The PC port of the game received lower scores than the original PS2 game. Although Kasavin found the port to retain all the elements from the PS2 game, he still noted that it "looks and feels like an older PlayStation 2 game quickly ported to the PC". The Computer and Video Games staff acknowledged multiple issues such as low framerate and a lack of sound effects which resulted in the game being called a "halfarsed PC conversion".

Aggregate scores
| Aggregator | Score |
|---|---|
| GameRankings | PS2: 86% PC: 64% |
| Metacritic | PS2: 85/100 PC: 69/100 |

Review scores
| Publication | Score |
|---|---|
| Computer and Video Games | PC: 6.6/10 |
| Eurogamer | PS2: 8/10 |
| GameSpot | PS2: 8.3/10 PC: 7.4/10 |
| IGN | PS2: 9.0/10 |
| PALGN | PS2: 8/10 |

===Legacy===
In the making of Resident Evil 4 game designer Shinji Mikami was inspired by Demon Siege. Mikami felt the game could have been better with a different camera angle from behind the player character, inspiring the over-the-shoulder camera of Resident Evil 4. According to Capcom's Yoshinori Ono, the 3D engine "pushed the PS2 hardware to its limits" resulting in Capcom's desire to retain the same quality for their following game, Shadow of Rome. Kenji Inafune commented that some gamers did not like the game because they did not think it was a proper samurai game. As a result, the next game, Onimusha: Dawn of Dreams, would be set in ancient Japan.

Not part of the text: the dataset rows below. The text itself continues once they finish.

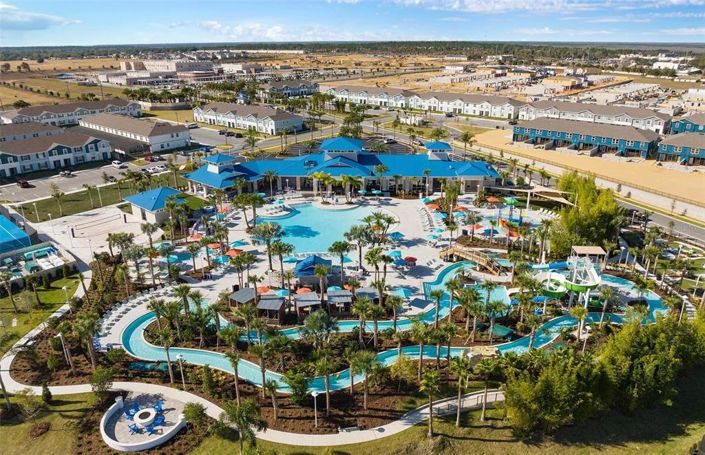 Image No.40-Propriété de 5 chambres à vendre à Davenport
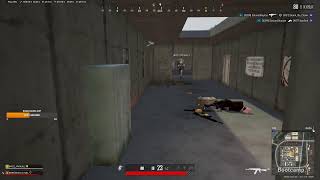 : !   PUBG!  !
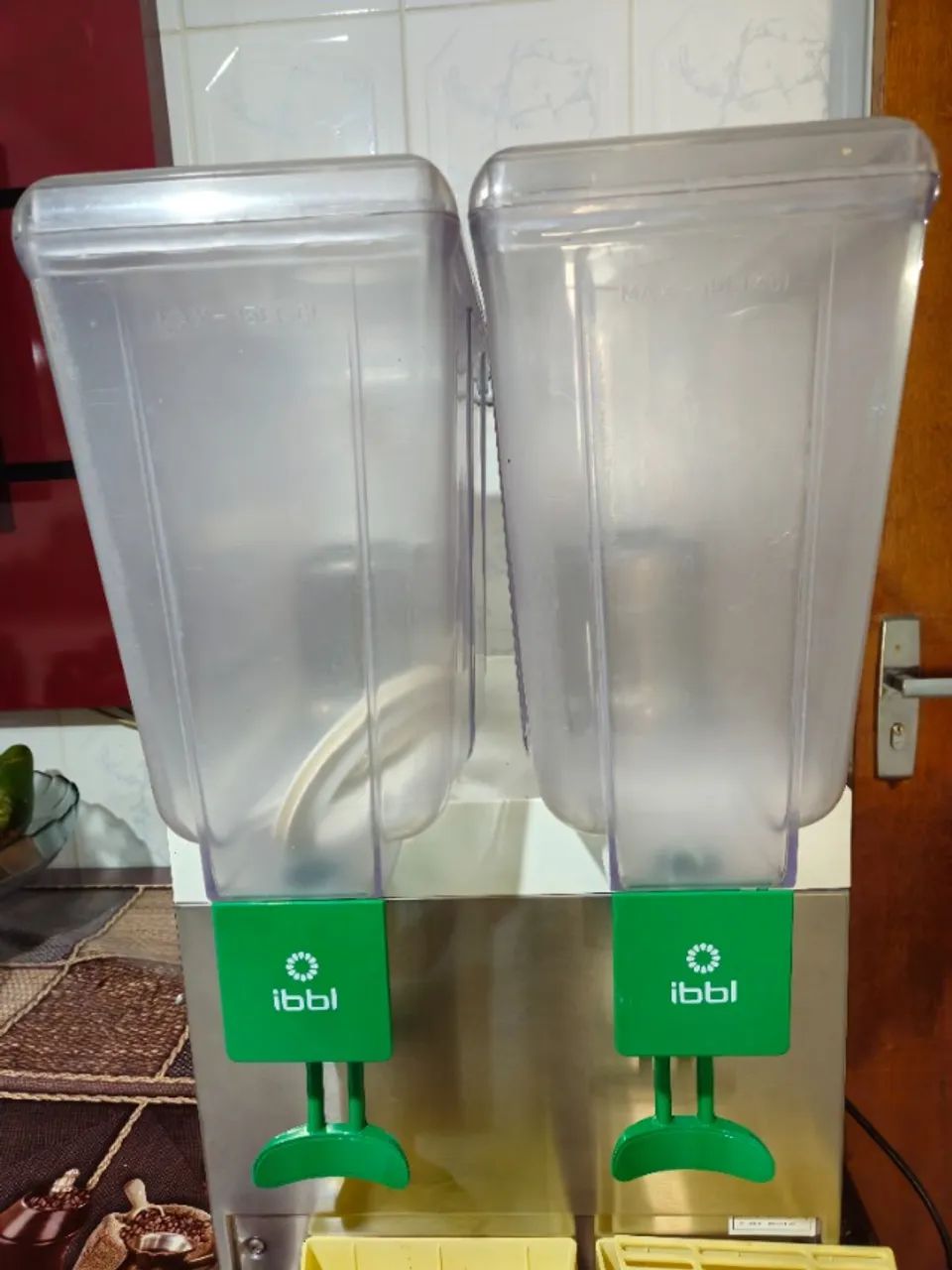 Refresqueira IBBL 30 litros - Foto 4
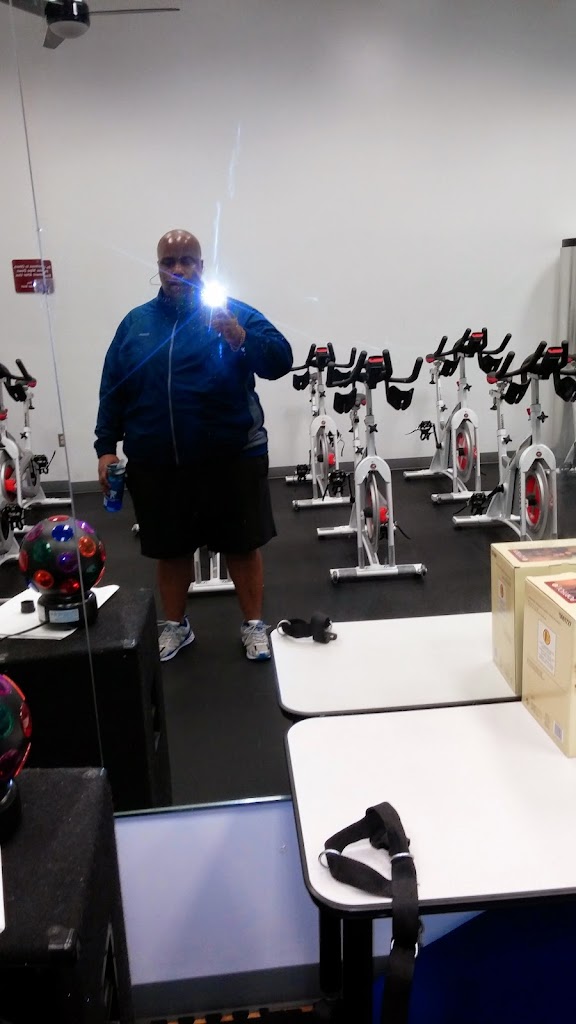  Whiteman AFB Fitness Center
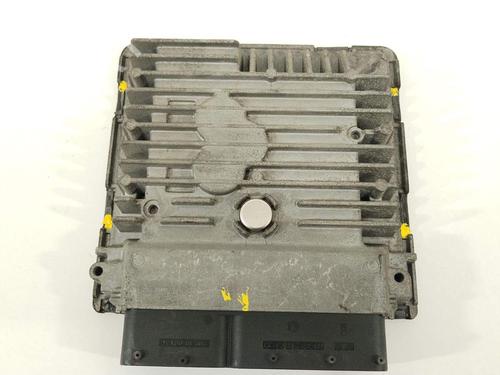 Engine control unit (ECU) SKODA FABIA II (542) 1.6 TDI | BP28024402M57 - Image 4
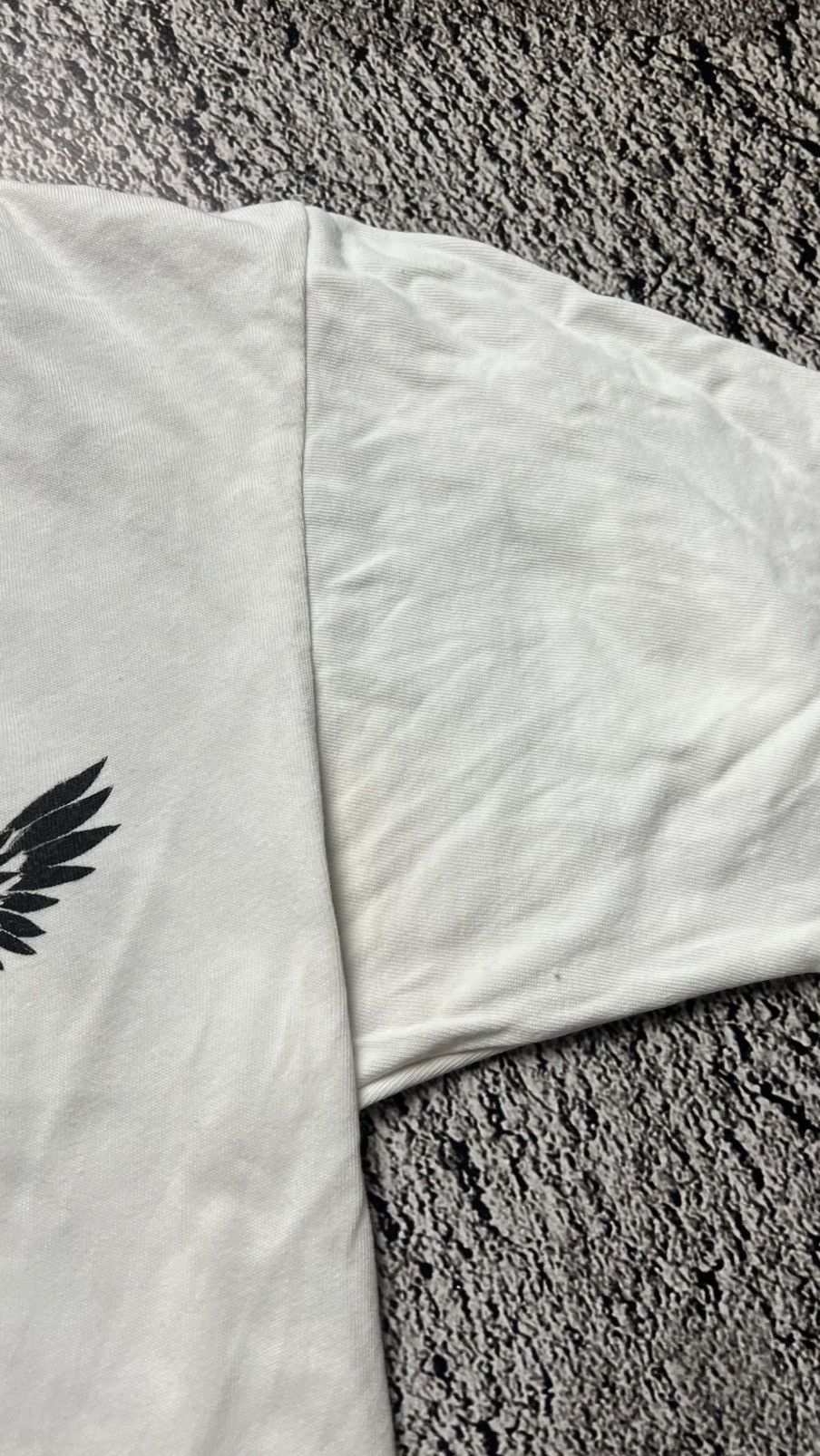 Represent Clo. Represent clothing icarus big logo t shirt oversized baggy Size US M / EU 48-50 / 2 - 6 Thumbnail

GamesRadar listed Jean Reno's work as one of the eight celebrity roles impossible to take seriously based on the actor's fame and previous works. On the other hand, GameSpot picked it as a finalist in the "Best Use of a Celebrity" award in its lists of 2004's best games. The magazine PSM3 made a feature titled "Onimusha 3: Why it was the pinnacle of PS2 action" where they praised the game for its depth in combat mechanics and how well it has aged despite retaining fixed cameras and a linear level progression. IGN also picked Onimusha 3 as "Game of the Month" in April 2004 as well as one of the best looking PlayStation 2 games. In the Japan Game Awards from 2003 and 2004, Onimusha 3 received the "Award for Excellence".